• [SOURCE DOCUMENT]
○ ○ ○ ○ ○
T-to-the-A

Tomato, Tom-ah-to

In Essays on February 16, 2009 at 8:42 pm

I’m sure someone wise once said “Don’t go to the grocer on an empty belly” but it seems no matter the sense behind it, I continue to peruse Ralph’s well-stocked shelves with a rumbling hunger that leaves me gasping for air at the check-out counter.  $115?  Really?

And what on earth did I buy?  I mean, there are necessities like the dish detergent and very important kitty cat re-stock, but seriously, did I need the donuts?  Did I need the potato chips?

Probably not.

Except that, well, I like to nibble while I write, and lots of writing I am trying to do, what with all this unemployment time I have.  But I can’t help wondering if there isn’t a little something else behind my binge-buying today… something to do with the sleeping in, and the incredible number of hours I’ve been logging with HBO…

I think it’s to do with the feeling lately that I’m running a little low.

See, there’s a well inside each of us, brimming with love, inspiration, creativity… you name it, it’s there.  And we pull from it, fueling our lives.  And just as we drink from our well, we can invite others to sip from this spiritual cup.  Oftentimes the joy that comes from sharing our waters more than makes up for what we are giving away, but sometimes we give too much, too freely, or to the wrong person, and it leaves us feeling empty, a little hungry.  And if we do this for too long, this giving without receipt, we can starve ourselves.

That’s where I find myself right now.
○ ○ ○ ○ ○
• [THE DATA]
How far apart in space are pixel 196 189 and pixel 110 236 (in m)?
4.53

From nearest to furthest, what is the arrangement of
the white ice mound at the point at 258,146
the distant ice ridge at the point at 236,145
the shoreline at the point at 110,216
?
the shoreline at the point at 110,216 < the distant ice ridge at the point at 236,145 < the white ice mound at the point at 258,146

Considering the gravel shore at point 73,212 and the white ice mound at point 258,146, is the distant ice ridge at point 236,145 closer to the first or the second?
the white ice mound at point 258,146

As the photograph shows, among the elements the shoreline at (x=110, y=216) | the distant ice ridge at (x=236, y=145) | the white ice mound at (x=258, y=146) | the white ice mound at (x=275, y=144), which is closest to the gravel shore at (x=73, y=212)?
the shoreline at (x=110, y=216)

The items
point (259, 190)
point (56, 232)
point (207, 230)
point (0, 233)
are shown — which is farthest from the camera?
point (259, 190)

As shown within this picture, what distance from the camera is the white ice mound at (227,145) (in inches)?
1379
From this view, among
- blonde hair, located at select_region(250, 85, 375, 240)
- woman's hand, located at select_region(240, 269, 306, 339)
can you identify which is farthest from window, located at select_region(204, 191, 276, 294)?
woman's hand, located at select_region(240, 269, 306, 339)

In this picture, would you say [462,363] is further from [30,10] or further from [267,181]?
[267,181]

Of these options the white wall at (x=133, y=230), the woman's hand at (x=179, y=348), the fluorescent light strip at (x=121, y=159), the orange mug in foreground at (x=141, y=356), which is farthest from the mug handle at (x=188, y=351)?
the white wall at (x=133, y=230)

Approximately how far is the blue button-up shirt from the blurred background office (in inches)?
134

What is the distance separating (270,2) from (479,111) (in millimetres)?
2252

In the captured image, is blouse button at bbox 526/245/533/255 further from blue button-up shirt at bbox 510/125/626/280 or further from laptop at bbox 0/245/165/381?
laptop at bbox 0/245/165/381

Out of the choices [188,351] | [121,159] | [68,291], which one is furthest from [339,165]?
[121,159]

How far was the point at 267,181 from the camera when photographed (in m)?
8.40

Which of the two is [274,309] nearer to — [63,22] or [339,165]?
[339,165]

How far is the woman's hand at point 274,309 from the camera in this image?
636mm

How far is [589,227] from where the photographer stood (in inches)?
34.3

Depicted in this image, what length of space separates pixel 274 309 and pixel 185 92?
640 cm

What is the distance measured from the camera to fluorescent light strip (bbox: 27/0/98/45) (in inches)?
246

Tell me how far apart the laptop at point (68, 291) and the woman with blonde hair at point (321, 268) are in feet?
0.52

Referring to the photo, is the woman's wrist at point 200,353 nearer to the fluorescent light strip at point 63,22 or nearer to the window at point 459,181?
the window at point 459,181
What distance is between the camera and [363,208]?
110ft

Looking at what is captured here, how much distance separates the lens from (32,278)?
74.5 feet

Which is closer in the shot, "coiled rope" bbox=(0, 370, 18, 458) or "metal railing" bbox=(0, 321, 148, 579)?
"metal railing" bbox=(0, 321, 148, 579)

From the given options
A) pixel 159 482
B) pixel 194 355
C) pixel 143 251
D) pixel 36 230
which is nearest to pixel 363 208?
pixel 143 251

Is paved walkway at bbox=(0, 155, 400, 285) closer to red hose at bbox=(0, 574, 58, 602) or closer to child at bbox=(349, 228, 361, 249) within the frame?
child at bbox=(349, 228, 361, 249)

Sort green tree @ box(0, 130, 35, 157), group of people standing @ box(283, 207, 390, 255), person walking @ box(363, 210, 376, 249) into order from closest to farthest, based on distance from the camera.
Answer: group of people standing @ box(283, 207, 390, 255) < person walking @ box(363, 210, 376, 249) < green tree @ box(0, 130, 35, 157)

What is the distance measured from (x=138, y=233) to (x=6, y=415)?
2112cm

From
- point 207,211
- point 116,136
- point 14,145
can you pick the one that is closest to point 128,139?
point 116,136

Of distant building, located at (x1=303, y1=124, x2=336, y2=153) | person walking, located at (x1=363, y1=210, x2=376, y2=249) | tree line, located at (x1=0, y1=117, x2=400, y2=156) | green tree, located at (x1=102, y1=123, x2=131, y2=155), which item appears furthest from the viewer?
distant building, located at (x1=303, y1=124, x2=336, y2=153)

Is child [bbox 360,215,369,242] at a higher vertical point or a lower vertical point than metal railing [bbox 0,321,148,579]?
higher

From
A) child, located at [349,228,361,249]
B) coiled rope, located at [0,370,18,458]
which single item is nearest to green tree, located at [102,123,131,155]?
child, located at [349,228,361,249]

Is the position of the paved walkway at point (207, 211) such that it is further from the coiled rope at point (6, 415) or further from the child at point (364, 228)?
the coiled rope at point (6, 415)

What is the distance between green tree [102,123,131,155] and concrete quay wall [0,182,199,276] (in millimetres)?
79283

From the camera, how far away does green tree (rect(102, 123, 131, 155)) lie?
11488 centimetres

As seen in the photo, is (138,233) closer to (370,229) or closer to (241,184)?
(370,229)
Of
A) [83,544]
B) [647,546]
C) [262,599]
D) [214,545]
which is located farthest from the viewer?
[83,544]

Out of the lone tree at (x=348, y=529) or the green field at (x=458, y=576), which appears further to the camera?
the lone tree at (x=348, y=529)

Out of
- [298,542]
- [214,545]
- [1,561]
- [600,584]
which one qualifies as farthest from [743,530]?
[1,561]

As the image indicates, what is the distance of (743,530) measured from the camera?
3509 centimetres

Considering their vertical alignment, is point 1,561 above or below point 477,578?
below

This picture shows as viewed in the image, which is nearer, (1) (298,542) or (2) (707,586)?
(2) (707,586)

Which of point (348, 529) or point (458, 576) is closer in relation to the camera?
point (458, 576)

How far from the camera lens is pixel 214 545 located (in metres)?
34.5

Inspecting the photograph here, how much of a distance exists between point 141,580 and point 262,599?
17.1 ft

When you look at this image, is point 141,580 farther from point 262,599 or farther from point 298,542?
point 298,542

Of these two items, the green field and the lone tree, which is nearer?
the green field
○ ○ ○ ○ ○
• [YOUR OBJECTIVE]
Answer these from the essay about grocery shopping:
1. How much did the trip to the store cost?
2. What does the writer like to do while writing?
3. What does the essay say is inside each of us?
The material is separate from the essay and is not related to it.

• [SOLUTION FOR THIS TASK]
1. $115
2. Nibble
3. A well, brimming with love, inspiration, and creativity